• [What you need to do]:
#1 Please retype the stretch from "After I left" through "Eccl 9:11 (KJV)" in the forum thread on luck versus hard work below, word for word.
#2 Write what comes next in the forum thread on luck versus hard work, starting after its last sentence.

>> Begin Selected passage

# Do u believe in luck or hard work?



## adamm (May 21, 2013)

hi everyone,

I strongly believe in hard work.There is no substitute for hard work , hard work is essential to be inculcated in each and every individual. Without hard work, we don't find almost anyone in this world achieving great feats.Therefore, I strongly assert that hardwork is key to success in anyone's career.

do u think is luck anywhere exist ............?


----------



## Inor (Mar 22, 2013)

Hello from Minnesota

In answer to your question - I think it is two sides to the same coin. You work your butt off to put yourself into the position to get a lucky break. Then you work your butt off to make it pay off. So yeah, luck exists. But everybody gets it at some point. The question is, have you done your homework to make it pay off?


----------



## punch (Nov 6, 2012)

Luck is where Preparation meets oppurtunity. I'm sure you will certainly find hard work in there somewhere. Once you go at it smarter it becomes almost second nature.

Hey newb, two posts and both polls. you may want to do an introduction post and say howdy do. Welcome to the forum!


punch (not smart so I still work hard, but hey! even a busted clock is right two times a day...)


----------



## Mudder.Mitch (Jan 24, 2013)

I find the harder I work the more luck I have


----------



## Lucky Jim (Sep 2, 2012)

I know a middle-aged christian guy whose life is a total undisciplined disorganised mess because he won't lift a finger to help himself because he trusts in God and luck instead.
As a result he's got 2 failed marriages behind him; he's been hauled up court twice for not paying his council tax, and he's had his electricity, phone and gas cut off at various times for nonpayment of the bills.
I've tried to help him get a grip on his life by quoting this verse at him- _"For God did not give us a spirit of timidity, but a spirit of power, of love and of *selfdiscipline*" (2 Tim 1:7)_ but he won't listen, he continues going through life like a robot wearing a stupid smile with a brain like mush and I now avoid him like the plague because I can't stand him!

At the other extreme an obsession with hard work is a no-no too, my late dad was a chronic workaholic and it sent him half-nutty, so the key is to strike a healthy balance between work and relaxation.
After I left school he used to hammer on my bedroom door at the crack of dawn shouting "Come on get out of bed and look for a job, they're crying out for people at the glue factory!", but I just thought "Oh stick it!" and turned over and went back to sleep..


----------



## dwight55 (Nov 9, 2012)

Years ago I found this verse in the Bible which for me answers our question:

I returned, and saw under the sun, that the race is not to the swift, nor the battle to the strong, neither yet bread to the wise, nor yet riches to men of understanding, nor yet favour to men of skill; but time and chance happeneth to them all. Eccl 9:11 (KJV)

The swiftest man can fall and lose his race, . . . an unguided arrow can be the instrument bringing down the biggest soldier, . . . wisdom alone will not bake bread, . . . etc., there are times where timing and positioning oneself in position for success or failure will be the deciding factor for that success or failure.

I have read where the man, Einstein, never mastered the concept of tying his shoes without thinking or looking. He is also reputed to have been at best a mediocre student by all his early teachers, . . . and we all know how well he did later in life.

There is indeed a factor of luck, . . . but where luck fails, . . . many times preparation, prayer, and positioning will be the deciding factors.

>> End Selected passage
>> Begin Raw records

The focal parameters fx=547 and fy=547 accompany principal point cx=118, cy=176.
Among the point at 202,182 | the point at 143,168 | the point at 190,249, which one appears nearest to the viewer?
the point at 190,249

>> End Raw records
>> Begin Raw records

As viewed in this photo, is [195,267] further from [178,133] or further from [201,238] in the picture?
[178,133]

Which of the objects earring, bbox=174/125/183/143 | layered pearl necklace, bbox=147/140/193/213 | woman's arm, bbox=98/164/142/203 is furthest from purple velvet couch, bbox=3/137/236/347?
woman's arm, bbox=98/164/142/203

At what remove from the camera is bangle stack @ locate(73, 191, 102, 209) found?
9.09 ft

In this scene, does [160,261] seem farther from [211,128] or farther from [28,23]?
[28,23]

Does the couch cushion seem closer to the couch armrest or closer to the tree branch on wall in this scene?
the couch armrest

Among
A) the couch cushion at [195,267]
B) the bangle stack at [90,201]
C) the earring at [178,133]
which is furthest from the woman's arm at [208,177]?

>> End Raw records

• [Answers to the exercise]:
#1
After I left school he used to hammer on my bedroom door at the crack of dawn shouting "Come on get out of bed and look for a job, they're crying out for people at the glue factory!", but I just thought "Oh stick it!" and turned over and went back to sleep..


----------



## dwight55 (Nov 9, 2012)

Years ago I found this verse in the Bible which for me answers our question:

I returned, and saw under the sun, that the race is not to the swift, nor the battle to the strong, neither yet bread to the wise, nor yet riches to men of understanding, nor yet favour to men of skill; but time and chance happeneth to them all. Eccl 9:11 (KJV)

#2
May God bless,
Dwight


----------



## paraquack (Mar 1, 2013)

My mother once told me, *"God helps those, who help themselves, especially if they work like hell while waiting for his help".* It has served me well over the years.


----------



## Lucky Jim (Sep 2, 2012)

dwight55 said:


> Years ago I found this verse in the Bible which for me answers our question:
> ..."I returned, and saw under the sun, that the race is not to the swift, nor the battle to the strong, neither yet bread to the wise, nor yet riches to men of understanding, nor yet favour to men of skill; but time and chance happeneth to them all. Eccl 9:11 (KJV)..


Yeah but then Ecclesiastes the preacher who wrote that was always a gloomy guy.
If we take him literally he's saying that if Fate fires a bullet at us there's zilch we can do about it, but there are plenty of other Bible verses that tell us we CAN do something to dodge it.

For example this quote of Jesus about the end of the world tells us not to timidly accept it, but to prep for it- 
_"Wars, rumours of wars, false christs, earthquakes, famines, persecutions, darkened sun and moon, falling stars, shaken planets.
Pray that this will not take place in winter, because those will be days of distress unequaled from the beginning until now, and never to be equaled again.
If the Lord had not cut short those days, no one would survive.
*Be on guard! Be alert*! You do not know when that time will come.
What I say to you, I say to everyone: '*Watch*!"- Jesus of Nazareth, Mark ch 13_

Of course, survival is never guaranteed in any situation, but by prepping for it we're at least getting the odds on our side and are more likely to be the only guys and gals left standing, so to a great extent we make our own luck, right Kid?

*"Right"* 









_"Luck has a peculiar habit of favoring those who don't depend on it" - Anon
"Luck is not something you can mention in the presence of self-made men"- E.B.White
"The winds and waves are always on the side of the ablest navigators" - Edward Gibbon
"Luck? I don't know anything about luck. I've never banked on it.Luck to me is something else,realizing what is opportunity and what isn't" - Lucille Ball
"Luck is what happens when preparation meets opportunity" - Seneca
"Luck is believing you're lucky" - Tennessee Williams
"A person does not seek luck, luck seeks the person" - Turkish proverb
"I deserved my good luck" - Margaret Thatcher_


----------



## That Prepper Guy (May 7, 2013)

It's not just hard work. It's also preparing yourself strategically to leverage your rewards (doing less to achieve more).
Anyone can work hard. And they do, and most times, they are stagnant.


----------



## getting ready (May 19, 2013)

I myself believe in hard work, but I believe at times luck does play into the big picture. Hard work will get you ready for just about every scenario, and luck plays a lesser role...just my humble opinion.


----------



## Smitty901 (Nov 16, 2012)

In todays world if you work hard a few things are certain . 
Someone will take what you worked for and give it to the non workers
You will be accused of getting there on the backs of others
You will viewed as a sap by the hand out crowd.
Luck or maybe Gods hand I prefer Gods hand. I could have screwed my life up big time but Still here and it worked out pretty well.
It would be easy to get the soap box out and give a sermon as to why. But It would not be the whole story.
No doubt God gave me the ability and the mind set to work to do to over come, But God was darn sure there to carry me on many occasions.
God provide me a partner that held me up when I could not stand, when the light fade she pointed it out.
Luck maybe just Gods way of giving you a hand.
Careful what you pray for you may get it.


----------



## PaulS (Mar 11, 2013)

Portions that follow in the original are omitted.